▸ Fragmento proporcionado
* * *
Aislarse significa algo así como ponerse en una isla, en una privada y no necesariamente tropical, tan particular como lo amerite la circunstancia y las posibilidades del aislado, que mida, aunque sea lo que mide el espacio que se anda ocupando. Y eso podría resultar muy motivante o todo lo contrario, porque de una muy particular manera, mucho dependerá de la circunstancia del metafórico arrecife y de sus posibilidades de interacción, también de lo previamente aprendido sobre cómo sobrevivir, porque dicha tarea suele aparecer casi en automático, reduciendo el mundo a un espacio personal alejado de lo previamente cotidiano que, a veces, podría carecer de mucho sentido. Porque una vez aislados, alejados del bullicio y de la falsa sociedad, llega una oportunidad para cuestionar, aunque sea un poco sobre lo que se hacía antes del aislamiento, a veces, para los optimistas, también sobre lo que podría hacerse después; alejarse para ver mejor, oler mejor y saborear mejor; revisar esa realidad normalizada que se creía en situación permanente, porque nada es más invisible que lo normal, tenga o no sentido, utilidad y función práctica; acostumbrarse a algo requiere ignorarlo un poco.
Y es que separarse del mundo no suele hacer mal a nadie, hasta es recomendado por la OMS, pero con aforismos como vacación, descanso o disfemismos como hospitalización o internamiento, claro que solo de vez en cuando y por tiempos determinados, a veces hasta voluntarios; porque luego aislarse demasiado podría volverse habitual y si se habita aislado resulta incómodo, menos para el aislado que para los otros, preocupados de que no se ande en un mundo real, funcionando como se debe, entonces habría que recurrir a un rescate, porque nada da más miedo que ver que algo o más bien a alguien que anda funcionando fuera de los parámetros de una normalidad preestablecida, socialmente pactada.
Lo anterior, porque en una de esas podría ser autismo, Asperger, déficit de atención, quizás depresión, vagancia o tal vez hasta una decisión filosófica o hasta artística, porque esos son los únicos que tienen derechos a andar afuera de los límites normalizados: los mal llamados locos o los bien llamados artistas, que si no fuera por la existencia de manuales sobre trastornos mentales o teorías sobre estética, sería un poco difícil identificar con claridad.
* * *
▸ Lo que se pide
Prolonga el texto sobre el aislamiento a partir de su última oración. Las líneas que vienen a continuación son material aparte, sin relación con el texto sobre el aislamiento.

(Datos almacenados)
* * *
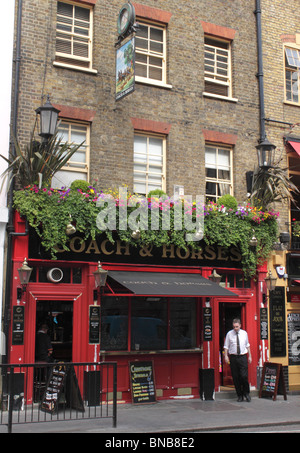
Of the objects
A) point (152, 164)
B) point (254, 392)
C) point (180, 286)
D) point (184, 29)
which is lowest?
point (254, 392)

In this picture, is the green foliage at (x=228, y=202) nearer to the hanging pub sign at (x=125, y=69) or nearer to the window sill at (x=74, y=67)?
the hanging pub sign at (x=125, y=69)

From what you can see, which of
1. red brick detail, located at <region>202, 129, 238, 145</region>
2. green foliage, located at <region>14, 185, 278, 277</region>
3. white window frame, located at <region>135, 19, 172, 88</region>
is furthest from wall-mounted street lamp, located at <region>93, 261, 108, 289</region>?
white window frame, located at <region>135, 19, 172, 88</region>

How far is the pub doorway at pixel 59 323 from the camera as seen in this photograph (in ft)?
41.0

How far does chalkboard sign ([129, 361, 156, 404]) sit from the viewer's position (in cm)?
1214

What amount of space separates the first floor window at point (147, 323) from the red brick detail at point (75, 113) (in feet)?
14.1

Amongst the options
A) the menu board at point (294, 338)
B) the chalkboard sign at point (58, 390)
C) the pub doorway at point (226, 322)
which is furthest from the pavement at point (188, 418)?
the menu board at point (294, 338)

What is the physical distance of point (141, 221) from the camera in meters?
12.6

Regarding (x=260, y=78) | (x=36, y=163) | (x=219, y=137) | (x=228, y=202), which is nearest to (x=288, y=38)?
(x=260, y=78)

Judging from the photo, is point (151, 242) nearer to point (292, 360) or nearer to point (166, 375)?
point (166, 375)

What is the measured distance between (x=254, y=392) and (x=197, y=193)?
5.32 m

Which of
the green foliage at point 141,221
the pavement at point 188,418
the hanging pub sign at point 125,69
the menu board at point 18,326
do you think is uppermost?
the hanging pub sign at point 125,69

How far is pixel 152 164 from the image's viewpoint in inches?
552
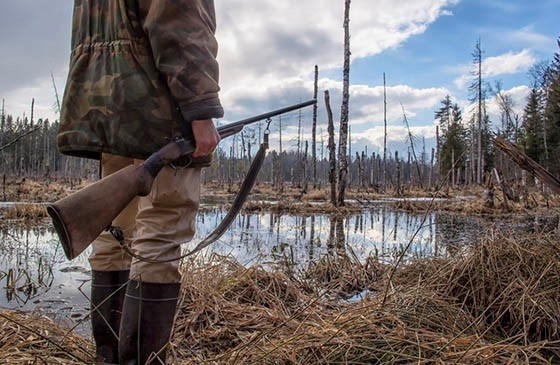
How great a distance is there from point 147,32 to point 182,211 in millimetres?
735

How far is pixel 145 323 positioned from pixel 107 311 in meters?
0.39

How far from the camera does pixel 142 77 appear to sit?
169cm

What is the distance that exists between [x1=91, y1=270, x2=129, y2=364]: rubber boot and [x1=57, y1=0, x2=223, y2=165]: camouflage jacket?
0.63 metres

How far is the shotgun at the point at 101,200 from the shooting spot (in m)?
1.32

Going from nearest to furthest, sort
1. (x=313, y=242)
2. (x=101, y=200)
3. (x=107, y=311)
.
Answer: (x=101, y=200), (x=107, y=311), (x=313, y=242)

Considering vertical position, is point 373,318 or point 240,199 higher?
point 240,199

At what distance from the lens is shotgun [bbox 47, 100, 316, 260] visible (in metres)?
1.32

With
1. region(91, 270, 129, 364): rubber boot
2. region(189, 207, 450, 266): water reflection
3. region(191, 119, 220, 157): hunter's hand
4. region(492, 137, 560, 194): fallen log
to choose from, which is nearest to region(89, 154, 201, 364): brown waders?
region(191, 119, 220, 157): hunter's hand

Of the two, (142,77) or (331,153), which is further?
(331,153)

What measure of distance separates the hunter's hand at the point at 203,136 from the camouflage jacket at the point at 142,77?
0.13 ft

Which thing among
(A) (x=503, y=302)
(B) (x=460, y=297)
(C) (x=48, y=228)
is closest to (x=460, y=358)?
(A) (x=503, y=302)

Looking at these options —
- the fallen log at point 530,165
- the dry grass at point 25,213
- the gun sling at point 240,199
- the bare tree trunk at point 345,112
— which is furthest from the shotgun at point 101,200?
the bare tree trunk at point 345,112

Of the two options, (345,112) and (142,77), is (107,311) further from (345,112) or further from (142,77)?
(345,112)

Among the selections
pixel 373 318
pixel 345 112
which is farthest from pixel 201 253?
pixel 345 112
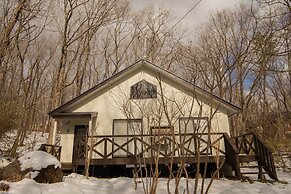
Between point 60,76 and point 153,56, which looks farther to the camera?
point 153,56

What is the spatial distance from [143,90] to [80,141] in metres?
3.79

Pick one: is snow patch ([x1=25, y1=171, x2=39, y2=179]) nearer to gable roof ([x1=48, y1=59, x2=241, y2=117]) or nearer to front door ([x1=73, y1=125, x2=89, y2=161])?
front door ([x1=73, y1=125, x2=89, y2=161])

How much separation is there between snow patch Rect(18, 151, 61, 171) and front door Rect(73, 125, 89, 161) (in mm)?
2992

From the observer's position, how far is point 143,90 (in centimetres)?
1183

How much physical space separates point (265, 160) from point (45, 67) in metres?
22.4

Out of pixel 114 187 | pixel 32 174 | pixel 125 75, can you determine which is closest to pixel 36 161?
pixel 32 174

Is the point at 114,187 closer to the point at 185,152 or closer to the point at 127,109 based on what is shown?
the point at 185,152

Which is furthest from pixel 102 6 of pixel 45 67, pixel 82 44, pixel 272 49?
pixel 272 49

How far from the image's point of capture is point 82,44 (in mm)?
20766

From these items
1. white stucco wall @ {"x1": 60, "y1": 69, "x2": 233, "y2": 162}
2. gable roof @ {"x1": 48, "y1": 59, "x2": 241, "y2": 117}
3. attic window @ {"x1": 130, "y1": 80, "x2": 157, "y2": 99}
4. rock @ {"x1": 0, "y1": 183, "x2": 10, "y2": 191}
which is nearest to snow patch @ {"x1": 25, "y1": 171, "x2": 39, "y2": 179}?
rock @ {"x1": 0, "y1": 183, "x2": 10, "y2": 191}

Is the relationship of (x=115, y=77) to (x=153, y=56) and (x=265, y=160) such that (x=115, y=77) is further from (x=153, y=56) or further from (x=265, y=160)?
(x=153, y=56)

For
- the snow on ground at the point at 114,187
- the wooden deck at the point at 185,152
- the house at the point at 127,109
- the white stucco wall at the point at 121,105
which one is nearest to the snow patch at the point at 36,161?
the snow on ground at the point at 114,187

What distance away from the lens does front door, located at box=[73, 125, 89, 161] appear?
10016mm

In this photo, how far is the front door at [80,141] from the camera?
10016 millimetres
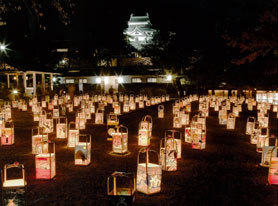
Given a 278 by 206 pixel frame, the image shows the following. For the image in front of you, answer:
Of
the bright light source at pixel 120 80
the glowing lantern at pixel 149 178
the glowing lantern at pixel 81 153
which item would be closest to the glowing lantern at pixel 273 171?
the glowing lantern at pixel 149 178

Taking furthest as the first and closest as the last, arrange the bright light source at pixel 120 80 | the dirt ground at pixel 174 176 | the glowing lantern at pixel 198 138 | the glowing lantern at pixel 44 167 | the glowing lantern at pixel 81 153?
the bright light source at pixel 120 80 → the glowing lantern at pixel 198 138 → the glowing lantern at pixel 81 153 → the glowing lantern at pixel 44 167 → the dirt ground at pixel 174 176

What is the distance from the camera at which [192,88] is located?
40.2 metres

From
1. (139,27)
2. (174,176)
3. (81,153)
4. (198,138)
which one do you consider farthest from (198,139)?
(139,27)

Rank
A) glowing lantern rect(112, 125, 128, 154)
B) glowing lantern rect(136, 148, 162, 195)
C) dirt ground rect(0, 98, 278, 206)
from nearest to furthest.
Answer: dirt ground rect(0, 98, 278, 206) → glowing lantern rect(136, 148, 162, 195) → glowing lantern rect(112, 125, 128, 154)

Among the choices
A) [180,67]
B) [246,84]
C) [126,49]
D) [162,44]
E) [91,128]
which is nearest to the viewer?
[91,128]

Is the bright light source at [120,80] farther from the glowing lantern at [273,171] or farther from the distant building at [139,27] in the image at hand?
the glowing lantern at [273,171]

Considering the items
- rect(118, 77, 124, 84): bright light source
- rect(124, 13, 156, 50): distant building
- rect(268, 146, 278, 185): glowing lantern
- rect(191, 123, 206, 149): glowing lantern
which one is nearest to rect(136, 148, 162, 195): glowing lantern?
rect(268, 146, 278, 185): glowing lantern

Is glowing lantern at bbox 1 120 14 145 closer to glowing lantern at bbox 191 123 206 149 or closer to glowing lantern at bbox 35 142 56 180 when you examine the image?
glowing lantern at bbox 35 142 56 180

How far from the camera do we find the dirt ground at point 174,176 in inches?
215

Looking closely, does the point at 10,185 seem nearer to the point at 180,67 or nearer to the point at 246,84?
the point at 246,84

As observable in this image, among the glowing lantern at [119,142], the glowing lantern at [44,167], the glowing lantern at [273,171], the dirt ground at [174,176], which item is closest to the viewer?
the dirt ground at [174,176]

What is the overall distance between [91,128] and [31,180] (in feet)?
22.4

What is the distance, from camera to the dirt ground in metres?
5.46

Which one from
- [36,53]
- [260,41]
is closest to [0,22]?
[36,53]
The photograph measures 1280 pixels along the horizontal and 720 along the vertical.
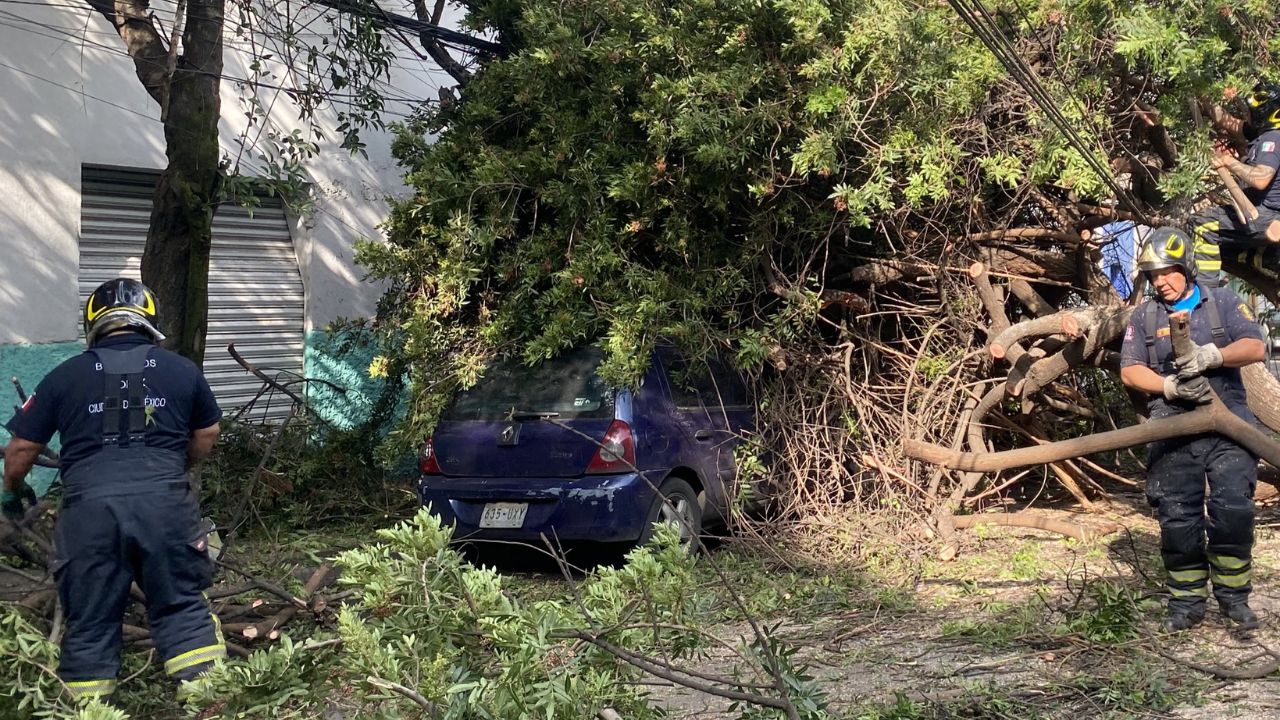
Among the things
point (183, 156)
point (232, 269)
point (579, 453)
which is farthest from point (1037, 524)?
point (232, 269)

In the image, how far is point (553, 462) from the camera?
6.76 metres

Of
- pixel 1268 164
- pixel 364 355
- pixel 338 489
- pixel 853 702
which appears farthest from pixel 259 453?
pixel 1268 164

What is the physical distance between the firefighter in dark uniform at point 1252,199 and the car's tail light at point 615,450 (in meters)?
3.41

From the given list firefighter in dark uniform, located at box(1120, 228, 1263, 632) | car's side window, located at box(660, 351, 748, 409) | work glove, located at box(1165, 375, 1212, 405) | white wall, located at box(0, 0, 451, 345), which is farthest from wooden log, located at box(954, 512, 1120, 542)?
white wall, located at box(0, 0, 451, 345)

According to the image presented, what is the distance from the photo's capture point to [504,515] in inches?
268

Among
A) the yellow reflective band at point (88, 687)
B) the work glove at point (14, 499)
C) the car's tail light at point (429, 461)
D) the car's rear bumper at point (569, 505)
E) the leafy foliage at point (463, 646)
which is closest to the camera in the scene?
the leafy foliage at point (463, 646)

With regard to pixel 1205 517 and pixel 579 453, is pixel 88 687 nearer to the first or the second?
pixel 579 453

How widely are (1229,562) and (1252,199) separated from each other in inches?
110

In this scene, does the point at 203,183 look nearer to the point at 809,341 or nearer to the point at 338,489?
the point at 338,489

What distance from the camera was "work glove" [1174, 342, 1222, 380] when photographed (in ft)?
16.4

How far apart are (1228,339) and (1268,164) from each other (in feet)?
6.49

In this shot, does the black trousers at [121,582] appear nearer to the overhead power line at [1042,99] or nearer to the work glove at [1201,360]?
the overhead power line at [1042,99]

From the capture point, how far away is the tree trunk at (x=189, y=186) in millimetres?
7066

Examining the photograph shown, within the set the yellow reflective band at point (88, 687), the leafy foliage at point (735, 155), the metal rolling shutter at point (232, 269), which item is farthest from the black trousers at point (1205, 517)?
the metal rolling shutter at point (232, 269)
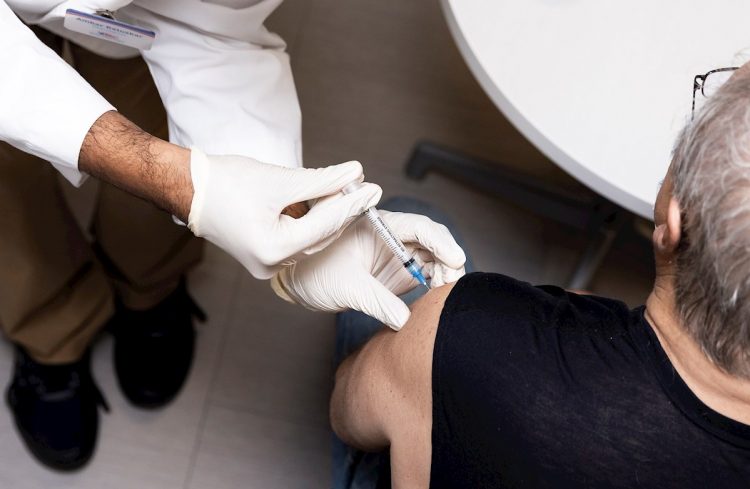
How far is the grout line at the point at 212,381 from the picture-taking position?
1581mm

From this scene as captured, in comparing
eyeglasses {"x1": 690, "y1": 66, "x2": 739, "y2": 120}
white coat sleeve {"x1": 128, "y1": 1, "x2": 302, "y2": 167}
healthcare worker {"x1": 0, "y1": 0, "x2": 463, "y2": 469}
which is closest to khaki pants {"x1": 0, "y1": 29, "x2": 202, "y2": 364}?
healthcare worker {"x1": 0, "y1": 0, "x2": 463, "y2": 469}

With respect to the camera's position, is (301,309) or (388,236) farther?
(301,309)

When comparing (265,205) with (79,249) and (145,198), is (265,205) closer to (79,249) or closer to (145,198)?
(145,198)

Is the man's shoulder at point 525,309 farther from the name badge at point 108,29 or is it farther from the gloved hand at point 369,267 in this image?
the name badge at point 108,29

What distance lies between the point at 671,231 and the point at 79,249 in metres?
1.05

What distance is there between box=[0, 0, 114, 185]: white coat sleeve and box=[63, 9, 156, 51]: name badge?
7cm

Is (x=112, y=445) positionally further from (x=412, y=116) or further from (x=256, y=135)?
(x=412, y=116)

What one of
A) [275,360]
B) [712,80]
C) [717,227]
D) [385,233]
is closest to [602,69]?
[712,80]

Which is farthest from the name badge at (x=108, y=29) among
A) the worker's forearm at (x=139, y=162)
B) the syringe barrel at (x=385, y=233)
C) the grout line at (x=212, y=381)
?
the grout line at (x=212, y=381)

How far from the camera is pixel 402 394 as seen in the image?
91 cm

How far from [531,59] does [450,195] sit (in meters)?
0.82

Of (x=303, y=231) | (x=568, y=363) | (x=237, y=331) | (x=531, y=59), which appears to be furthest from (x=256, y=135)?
(x=237, y=331)

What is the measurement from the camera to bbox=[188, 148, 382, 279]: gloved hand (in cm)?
96

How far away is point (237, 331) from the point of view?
1.73 meters
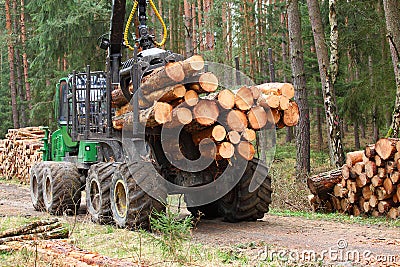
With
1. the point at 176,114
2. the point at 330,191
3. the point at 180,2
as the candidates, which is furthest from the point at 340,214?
the point at 180,2

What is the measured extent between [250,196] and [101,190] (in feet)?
8.29

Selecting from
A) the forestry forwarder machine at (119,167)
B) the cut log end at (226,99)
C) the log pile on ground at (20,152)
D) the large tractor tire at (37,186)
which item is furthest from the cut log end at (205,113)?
the log pile on ground at (20,152)

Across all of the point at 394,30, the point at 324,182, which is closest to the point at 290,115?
the point at 324,182

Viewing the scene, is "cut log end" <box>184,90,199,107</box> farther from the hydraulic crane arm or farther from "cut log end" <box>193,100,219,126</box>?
the hydraulic crane arm

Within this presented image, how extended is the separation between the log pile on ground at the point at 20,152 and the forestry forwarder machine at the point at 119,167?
9.14m

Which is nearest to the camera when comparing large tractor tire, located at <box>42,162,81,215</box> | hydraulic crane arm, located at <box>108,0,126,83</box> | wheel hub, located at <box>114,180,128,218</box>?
wheel hub, located at <box>114,180,128,218</box>

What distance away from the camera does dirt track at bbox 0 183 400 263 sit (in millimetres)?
6807

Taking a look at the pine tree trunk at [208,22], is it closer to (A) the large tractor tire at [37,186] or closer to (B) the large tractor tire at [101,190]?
(A) the large tractor tire at [37,186]

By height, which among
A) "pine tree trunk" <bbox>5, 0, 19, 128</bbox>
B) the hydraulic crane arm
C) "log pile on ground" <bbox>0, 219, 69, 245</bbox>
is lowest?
"log pile on ground" <bbox>0, 219, 69, 245</bbox>

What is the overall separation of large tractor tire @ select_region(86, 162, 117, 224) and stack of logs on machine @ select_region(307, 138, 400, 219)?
169 inches

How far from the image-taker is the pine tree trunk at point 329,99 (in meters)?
14.1

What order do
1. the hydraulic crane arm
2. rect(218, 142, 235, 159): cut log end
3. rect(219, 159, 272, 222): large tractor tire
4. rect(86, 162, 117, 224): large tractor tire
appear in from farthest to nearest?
the hydraulic crane arm < rect(86, 162, 117, 224): large tractor tire < rect(219, 159, 272, 222): large tractor tire < rect(218, 142, 235, 159): cut log end

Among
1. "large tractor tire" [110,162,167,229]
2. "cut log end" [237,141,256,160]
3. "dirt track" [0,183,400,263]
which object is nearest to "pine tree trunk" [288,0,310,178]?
"dirt track" [0,183,400,263]

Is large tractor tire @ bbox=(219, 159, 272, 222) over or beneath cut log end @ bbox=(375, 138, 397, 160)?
beneath
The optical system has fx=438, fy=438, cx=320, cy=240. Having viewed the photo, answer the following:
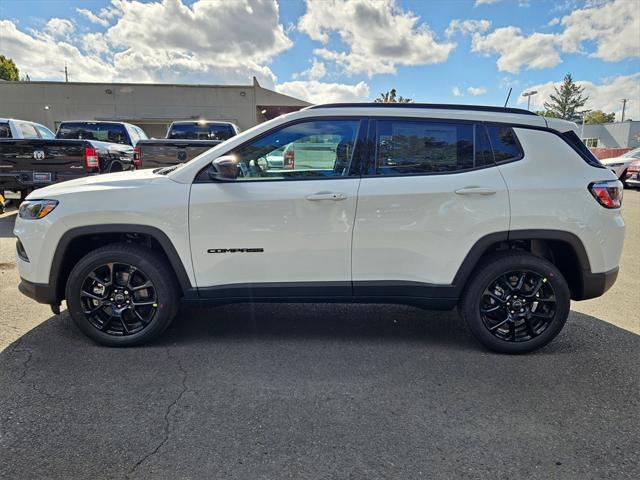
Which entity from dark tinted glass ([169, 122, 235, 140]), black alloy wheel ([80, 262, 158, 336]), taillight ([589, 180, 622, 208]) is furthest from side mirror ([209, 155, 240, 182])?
dark tinted glass ([169, 122, 235, 140])

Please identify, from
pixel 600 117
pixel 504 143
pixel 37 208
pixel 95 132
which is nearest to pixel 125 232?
pixel 37 208

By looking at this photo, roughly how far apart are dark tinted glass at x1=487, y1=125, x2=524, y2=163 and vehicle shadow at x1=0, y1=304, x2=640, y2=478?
5.16ft

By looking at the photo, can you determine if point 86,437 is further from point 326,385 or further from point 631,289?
point 631,289

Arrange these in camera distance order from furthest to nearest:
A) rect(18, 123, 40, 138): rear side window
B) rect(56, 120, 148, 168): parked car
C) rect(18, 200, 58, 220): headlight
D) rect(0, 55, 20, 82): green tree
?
rect(0, 55, 20, 82): green tree < rect(56, 120, 148, 168): parked car < rect(18, 123, 40, 138): rear side window < rect(18, 200, 58, 220): headlight

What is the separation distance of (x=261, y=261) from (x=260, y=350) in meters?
0.74

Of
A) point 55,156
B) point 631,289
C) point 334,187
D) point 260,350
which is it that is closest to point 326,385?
point 260,350

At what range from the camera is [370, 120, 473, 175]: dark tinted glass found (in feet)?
11.0

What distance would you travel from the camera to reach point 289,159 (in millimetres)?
3438

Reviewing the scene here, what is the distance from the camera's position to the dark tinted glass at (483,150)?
3369 millimetres

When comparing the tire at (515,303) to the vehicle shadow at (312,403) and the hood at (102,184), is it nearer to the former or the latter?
the vehicle shadow at (312,403)

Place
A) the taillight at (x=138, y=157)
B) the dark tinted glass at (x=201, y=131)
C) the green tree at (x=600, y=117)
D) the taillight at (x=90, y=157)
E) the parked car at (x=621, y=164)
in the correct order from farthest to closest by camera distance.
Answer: the green tree at (x=600, y=117) → the parked car at (x=621, y=164) → the dark tinted glass at (x=201, y=131) → the taillight at (x=138, y=157) → the taillight at (x=90, y=157)

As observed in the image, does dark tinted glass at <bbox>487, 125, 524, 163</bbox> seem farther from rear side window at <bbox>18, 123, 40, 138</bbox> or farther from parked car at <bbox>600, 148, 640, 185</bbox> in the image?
parked car at <bbox>600, 148, 640, 185</bbox>

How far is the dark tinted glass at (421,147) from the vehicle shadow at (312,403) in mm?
1468

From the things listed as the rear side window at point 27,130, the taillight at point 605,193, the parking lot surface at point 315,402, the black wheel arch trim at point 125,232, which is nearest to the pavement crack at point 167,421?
the parking lot surface at point 315,402
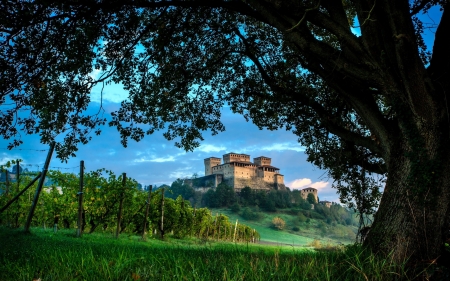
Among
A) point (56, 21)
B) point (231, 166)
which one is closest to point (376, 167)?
point (56, 21)

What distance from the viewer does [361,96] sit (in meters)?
6.96

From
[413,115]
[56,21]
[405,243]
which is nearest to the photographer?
[405,243]

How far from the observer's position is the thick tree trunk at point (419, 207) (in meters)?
5.62

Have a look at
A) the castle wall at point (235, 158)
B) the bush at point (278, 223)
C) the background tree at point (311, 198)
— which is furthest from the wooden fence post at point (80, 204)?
the castle wall at point (235, 158)

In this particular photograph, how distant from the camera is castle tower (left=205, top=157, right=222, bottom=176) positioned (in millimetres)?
123387

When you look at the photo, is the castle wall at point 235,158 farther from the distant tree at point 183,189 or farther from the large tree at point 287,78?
* * *
▸ Sección de respuesta
Habitar una isla es más agradable siempre y cuando existan posibilidades de salir de ella, al menos según Hollywood, Freud y los cubanos.
Cuando el aislamiento no es voluntario se llama naufragio, llega el aislado ligero de equipaje sin otra cosa que lo que medio sabe y medio anda pensando, arrojado de un personalizado mar, con una maleta repleta de eso que llaman instinto de supervivencia, del que por algún extraño motivo carecen los suicidas; entonces después de adaptarse a una nueva isla, se podrá pensar en cómo salir de ella, esperar y en una de esas hasta adquirir algo de fe, porque esa resulta mejor para la incertidumbre.
Habrá que encontrar los propios Viernes o los Wilsons, perderse las veces necesarias y a veces tener miedo irracional hasta de las moscas; ser sobreviviente porque si no, no se puede ser nada más, seguir habitando, aunque la isla sea una casa, una oficina o la cama de un hospital y, aunque el aislamiento no sea tan voluntario o vacacional, aunque dure solo los siete días recomendados y lo más cercano a lo tropical, quede nomás en la humedad de una boca cubierta, aislada de otras bocas de los que ya no supieron, si andan vacacionando o en una de esas, también naufragaron.